To Wardle’s amazement, he found by accident that when presenting the alerts, macOS interprets the sending of two mouse-down events as an OK. As a result, he is able to create code that completely bypasses the warnings when doing a variety of things that have serious security and privacy consequences. The bypass works against warnings that protect the accessing of geolocation, contacts, and calendar entries. It also works against warnings displayed when apps want to install “kexts,” which are kernel extensions that interact with the core of the macOS.

Malware often uses these resources to steal sensitive information stored on infected Macs and install kexts. The sneaky Genio adware, DevilRobber currency mining malware, and the insidious Fruitfly malware that stole millions of images from infected Macs over a 13-year period all used synthetic clicks to bypass defense-in-depth warnings.

Apple responded to these in-the-wild wares by making the alerts harder to bypass, but Wardle’s finding exposes a major flaw in that work. The mouse-keys bypass doesn’t work against all warnings. Alerts displayed when malware tries to access the Mac keychain, for instance, still require a user to enter a password. But for reasons that aren’t clear, alerts for kexts and for accessing geolocation, contacts, and calendars are easy to get past. The upcoming Mojave, Wardle said, blocks his bypass, but the change will come at the cost of usability for some users. Representatives from Apple didn’t respond to an email seeking comment for this post.

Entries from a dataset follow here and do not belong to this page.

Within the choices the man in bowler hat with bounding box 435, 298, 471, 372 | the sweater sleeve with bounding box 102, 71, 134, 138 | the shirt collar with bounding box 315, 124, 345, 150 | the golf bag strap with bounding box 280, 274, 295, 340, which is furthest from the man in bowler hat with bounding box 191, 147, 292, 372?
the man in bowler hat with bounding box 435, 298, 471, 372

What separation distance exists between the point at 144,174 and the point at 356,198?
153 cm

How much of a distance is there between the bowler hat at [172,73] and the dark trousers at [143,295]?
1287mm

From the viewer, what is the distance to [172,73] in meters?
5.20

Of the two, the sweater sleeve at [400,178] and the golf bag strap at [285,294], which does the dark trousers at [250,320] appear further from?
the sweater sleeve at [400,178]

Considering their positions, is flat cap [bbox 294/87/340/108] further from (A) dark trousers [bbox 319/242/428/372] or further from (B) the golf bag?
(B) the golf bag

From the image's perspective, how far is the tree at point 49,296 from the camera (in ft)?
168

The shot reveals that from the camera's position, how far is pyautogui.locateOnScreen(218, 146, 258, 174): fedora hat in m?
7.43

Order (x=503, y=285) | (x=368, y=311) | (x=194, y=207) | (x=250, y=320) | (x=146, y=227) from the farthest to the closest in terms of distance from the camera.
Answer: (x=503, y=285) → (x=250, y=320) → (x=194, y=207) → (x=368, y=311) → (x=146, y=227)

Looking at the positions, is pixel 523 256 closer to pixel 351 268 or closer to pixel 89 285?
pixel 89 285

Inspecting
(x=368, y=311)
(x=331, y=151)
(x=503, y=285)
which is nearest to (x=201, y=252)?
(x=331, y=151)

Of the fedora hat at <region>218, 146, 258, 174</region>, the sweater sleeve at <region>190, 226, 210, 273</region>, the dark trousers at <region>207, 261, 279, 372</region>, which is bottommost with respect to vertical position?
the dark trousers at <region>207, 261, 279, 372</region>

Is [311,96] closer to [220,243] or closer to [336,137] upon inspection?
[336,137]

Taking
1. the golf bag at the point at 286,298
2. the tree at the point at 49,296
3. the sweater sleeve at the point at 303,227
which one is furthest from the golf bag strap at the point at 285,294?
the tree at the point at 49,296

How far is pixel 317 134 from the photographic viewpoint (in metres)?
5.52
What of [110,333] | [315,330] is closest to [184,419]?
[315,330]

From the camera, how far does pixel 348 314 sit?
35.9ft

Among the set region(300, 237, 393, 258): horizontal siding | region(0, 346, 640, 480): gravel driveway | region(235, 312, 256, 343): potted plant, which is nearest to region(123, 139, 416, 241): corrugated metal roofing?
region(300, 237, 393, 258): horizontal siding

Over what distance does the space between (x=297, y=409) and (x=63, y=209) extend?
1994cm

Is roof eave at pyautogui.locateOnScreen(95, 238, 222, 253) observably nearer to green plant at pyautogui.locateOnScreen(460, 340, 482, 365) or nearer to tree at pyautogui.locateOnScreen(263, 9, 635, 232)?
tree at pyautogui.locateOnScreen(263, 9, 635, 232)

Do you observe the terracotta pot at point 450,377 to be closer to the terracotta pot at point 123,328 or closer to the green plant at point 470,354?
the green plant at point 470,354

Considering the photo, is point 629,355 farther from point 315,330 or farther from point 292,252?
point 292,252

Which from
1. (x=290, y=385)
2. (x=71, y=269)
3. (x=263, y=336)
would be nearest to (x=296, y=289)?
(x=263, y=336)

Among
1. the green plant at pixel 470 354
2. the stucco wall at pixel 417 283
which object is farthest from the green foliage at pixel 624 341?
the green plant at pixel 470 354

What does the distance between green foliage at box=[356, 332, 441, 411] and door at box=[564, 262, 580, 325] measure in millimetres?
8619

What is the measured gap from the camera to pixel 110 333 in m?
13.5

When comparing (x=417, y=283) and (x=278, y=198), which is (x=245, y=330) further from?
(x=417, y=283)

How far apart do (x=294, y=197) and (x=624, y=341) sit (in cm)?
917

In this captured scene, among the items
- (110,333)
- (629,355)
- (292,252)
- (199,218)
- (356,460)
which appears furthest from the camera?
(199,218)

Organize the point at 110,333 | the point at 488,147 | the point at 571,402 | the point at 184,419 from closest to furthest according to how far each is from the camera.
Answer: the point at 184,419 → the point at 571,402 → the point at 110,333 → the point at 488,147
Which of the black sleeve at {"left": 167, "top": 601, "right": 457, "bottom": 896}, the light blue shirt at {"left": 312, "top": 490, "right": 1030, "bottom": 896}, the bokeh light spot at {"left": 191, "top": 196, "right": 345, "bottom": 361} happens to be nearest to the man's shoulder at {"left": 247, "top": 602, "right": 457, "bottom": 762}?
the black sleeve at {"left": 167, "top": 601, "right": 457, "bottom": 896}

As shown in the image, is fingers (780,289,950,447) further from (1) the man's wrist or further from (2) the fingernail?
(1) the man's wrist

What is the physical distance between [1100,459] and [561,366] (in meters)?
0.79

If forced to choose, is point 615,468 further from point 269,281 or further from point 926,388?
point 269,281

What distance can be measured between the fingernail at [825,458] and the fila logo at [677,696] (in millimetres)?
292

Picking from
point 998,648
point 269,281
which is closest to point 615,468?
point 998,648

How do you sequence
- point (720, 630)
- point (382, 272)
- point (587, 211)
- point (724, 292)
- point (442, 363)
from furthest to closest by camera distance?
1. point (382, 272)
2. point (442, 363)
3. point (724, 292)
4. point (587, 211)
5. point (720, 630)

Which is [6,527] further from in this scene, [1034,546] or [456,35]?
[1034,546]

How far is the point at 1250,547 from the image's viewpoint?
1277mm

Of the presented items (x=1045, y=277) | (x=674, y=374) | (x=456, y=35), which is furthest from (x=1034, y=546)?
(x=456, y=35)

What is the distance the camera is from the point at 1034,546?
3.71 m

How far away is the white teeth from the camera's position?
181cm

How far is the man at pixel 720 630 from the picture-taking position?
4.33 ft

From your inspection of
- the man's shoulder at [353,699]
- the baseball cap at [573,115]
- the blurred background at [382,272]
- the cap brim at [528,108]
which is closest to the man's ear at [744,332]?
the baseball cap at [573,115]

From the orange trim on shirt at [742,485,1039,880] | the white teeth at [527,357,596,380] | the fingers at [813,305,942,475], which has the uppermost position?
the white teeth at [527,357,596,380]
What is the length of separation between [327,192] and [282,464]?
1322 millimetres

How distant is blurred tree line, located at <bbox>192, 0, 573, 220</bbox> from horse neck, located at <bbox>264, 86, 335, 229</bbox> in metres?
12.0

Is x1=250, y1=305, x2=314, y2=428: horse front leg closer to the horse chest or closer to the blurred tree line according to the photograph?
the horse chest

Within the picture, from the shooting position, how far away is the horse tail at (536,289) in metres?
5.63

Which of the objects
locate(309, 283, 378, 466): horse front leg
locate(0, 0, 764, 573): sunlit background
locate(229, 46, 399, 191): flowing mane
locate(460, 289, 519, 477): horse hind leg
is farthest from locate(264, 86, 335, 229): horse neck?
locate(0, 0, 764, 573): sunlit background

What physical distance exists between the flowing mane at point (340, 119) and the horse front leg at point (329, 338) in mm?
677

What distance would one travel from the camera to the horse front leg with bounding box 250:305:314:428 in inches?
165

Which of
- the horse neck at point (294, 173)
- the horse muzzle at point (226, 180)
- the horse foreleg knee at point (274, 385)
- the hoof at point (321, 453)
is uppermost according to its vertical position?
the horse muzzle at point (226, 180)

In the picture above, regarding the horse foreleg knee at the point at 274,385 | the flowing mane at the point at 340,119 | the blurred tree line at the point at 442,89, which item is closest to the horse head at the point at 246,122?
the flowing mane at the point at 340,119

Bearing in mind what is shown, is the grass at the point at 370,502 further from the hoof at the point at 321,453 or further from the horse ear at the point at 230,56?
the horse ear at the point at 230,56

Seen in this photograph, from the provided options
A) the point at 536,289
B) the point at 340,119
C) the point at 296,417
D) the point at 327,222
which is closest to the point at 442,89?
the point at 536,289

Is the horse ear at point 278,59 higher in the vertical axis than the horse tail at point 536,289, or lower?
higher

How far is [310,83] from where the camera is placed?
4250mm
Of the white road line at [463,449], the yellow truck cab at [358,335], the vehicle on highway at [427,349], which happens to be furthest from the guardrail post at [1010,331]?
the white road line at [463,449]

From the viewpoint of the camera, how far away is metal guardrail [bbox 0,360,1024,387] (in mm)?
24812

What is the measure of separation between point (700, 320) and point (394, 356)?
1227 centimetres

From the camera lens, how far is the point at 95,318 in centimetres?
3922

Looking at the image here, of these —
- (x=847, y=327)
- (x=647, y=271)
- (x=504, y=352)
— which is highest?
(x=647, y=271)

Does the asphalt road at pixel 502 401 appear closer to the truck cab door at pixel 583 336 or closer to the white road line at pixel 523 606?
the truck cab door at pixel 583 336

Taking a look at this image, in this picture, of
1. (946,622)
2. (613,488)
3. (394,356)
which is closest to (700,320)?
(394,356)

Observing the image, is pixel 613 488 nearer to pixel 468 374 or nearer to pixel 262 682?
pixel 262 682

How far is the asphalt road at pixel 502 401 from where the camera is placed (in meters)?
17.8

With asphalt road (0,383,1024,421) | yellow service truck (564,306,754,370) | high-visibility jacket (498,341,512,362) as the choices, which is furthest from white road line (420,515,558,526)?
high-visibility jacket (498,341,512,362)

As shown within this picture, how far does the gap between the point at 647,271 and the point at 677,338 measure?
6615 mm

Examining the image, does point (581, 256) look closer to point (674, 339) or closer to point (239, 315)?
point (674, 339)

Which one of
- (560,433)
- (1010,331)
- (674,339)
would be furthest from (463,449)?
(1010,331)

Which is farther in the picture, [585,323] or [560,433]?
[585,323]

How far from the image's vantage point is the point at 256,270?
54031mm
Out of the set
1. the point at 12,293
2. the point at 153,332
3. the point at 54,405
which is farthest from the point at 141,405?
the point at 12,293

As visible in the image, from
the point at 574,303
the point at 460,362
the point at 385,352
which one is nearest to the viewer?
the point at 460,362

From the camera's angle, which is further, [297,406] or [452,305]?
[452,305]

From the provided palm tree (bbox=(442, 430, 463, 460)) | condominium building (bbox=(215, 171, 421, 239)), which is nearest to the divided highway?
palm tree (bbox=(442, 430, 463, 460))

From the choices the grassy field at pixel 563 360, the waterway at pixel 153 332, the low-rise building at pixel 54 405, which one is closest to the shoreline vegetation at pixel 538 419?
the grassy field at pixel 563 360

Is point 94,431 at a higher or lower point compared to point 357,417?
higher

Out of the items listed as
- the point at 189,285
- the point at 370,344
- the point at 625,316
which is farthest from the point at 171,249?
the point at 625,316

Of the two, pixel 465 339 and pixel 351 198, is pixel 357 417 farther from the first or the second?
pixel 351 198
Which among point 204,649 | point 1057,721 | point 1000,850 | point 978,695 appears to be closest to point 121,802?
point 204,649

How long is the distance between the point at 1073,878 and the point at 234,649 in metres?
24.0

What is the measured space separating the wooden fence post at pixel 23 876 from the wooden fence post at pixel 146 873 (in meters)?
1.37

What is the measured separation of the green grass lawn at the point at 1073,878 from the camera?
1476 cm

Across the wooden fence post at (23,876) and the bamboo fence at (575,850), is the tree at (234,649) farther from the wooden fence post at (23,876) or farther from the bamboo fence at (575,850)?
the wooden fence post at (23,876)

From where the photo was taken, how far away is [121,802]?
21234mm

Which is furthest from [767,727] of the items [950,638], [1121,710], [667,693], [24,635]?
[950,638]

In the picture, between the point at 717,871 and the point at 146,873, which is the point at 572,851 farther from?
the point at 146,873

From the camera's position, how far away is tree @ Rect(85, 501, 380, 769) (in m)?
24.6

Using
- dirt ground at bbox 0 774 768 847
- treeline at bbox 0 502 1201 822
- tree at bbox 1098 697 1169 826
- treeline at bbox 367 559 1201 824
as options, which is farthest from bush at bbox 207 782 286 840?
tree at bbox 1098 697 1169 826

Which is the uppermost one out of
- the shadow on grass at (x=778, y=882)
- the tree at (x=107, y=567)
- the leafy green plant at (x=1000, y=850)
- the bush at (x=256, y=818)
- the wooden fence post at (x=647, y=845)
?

Wardle, for his part, said the bypass raises questions about how the company rolled out the improvements. “I wasn’t trying to find a bypass, but I uncovered a way to fully break a foundational security mechanism,” said Wardle, who is the developer of the Objective-See Mac tools and Chief Research Officer at Digita Security. “If a security mechanism falls over so easily, did they not test this? I’m almost embarrassed to talk about it.”